*Task details*
Copy the items below word for word, from the line containing "Upon examining this" through the end of the items.

Spatial reasoning question data:
━━━━━━━━

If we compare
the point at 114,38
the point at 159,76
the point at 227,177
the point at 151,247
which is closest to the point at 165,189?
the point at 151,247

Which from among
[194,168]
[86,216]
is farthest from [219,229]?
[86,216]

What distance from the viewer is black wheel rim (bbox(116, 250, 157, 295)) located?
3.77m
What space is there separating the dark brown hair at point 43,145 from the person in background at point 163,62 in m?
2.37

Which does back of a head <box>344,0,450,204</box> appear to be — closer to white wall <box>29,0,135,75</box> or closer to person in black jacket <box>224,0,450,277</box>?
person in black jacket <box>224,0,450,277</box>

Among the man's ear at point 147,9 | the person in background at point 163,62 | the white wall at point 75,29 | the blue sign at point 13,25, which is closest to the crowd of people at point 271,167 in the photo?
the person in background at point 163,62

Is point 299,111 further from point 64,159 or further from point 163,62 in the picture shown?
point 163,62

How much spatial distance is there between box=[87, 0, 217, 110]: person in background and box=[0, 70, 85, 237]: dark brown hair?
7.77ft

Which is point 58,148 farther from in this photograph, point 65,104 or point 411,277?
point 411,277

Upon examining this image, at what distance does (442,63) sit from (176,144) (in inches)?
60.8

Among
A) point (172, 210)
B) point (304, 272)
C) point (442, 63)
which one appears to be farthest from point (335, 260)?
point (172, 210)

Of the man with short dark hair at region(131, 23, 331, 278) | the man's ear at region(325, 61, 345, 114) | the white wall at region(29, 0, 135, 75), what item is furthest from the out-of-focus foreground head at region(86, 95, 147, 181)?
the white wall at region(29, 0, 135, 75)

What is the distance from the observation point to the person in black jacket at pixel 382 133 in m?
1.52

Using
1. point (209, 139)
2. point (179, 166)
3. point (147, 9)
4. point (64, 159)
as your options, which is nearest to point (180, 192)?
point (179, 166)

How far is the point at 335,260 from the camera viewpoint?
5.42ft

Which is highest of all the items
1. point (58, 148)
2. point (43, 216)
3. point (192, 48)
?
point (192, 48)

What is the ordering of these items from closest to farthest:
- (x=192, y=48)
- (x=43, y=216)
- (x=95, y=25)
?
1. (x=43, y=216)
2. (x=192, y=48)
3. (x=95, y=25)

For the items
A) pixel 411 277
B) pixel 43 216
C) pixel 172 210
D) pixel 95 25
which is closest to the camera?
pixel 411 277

━━━━━━━━

*Written answer*
Upon examining this image, at what distance does (442,63) sit from (176,144) (in inches)?
60.8

Among
A) point (172, 210)
B) point (304, 272)
C) point (442, 63)
which one appears to be farthest from point (335, 260)?
point (172, 210)

Of the man with short dark hair at region(131, 23, 331, 278) | the man's ear at region(325, 61, 345, 114) | the white wall at region(29, 0, 135, 75), what item is furthest from the out-of-focus foreground head at region(86, 95, 147, 181)?
the white wall at region(29, 0, 135, 75)

What is the distance from the observation point to the person in black jacket at pixel 382 133 in m?
1.52

Using
1. point (209, 139)
2. point (179, 166)
3. point (147, 9)
4. point (64, 159)
as your options, which is nearest to point (180, 192)?
point (179, 166)

How far is the point at 335,260 from the camera viewpoint?
5.42ft

Which is highest of all the items
1. point (58, 148)
2. point (43, 216)
3. point (192, 48)
?
point (192, 48)

What is the ordering of these items from closest to farthest:
- (x=192, y=48)
- (x=43, y=216)
- (x=95, y=25)
?
1. (x=43, y=216)
2. (x=192, y=48)
3. (x=95, y=25)

For the items
A) pixel 411 277
B) pixel 43 216
C) pixel 172 210
D) pixel 95 25
which is closest to the camera?
pixel 411 277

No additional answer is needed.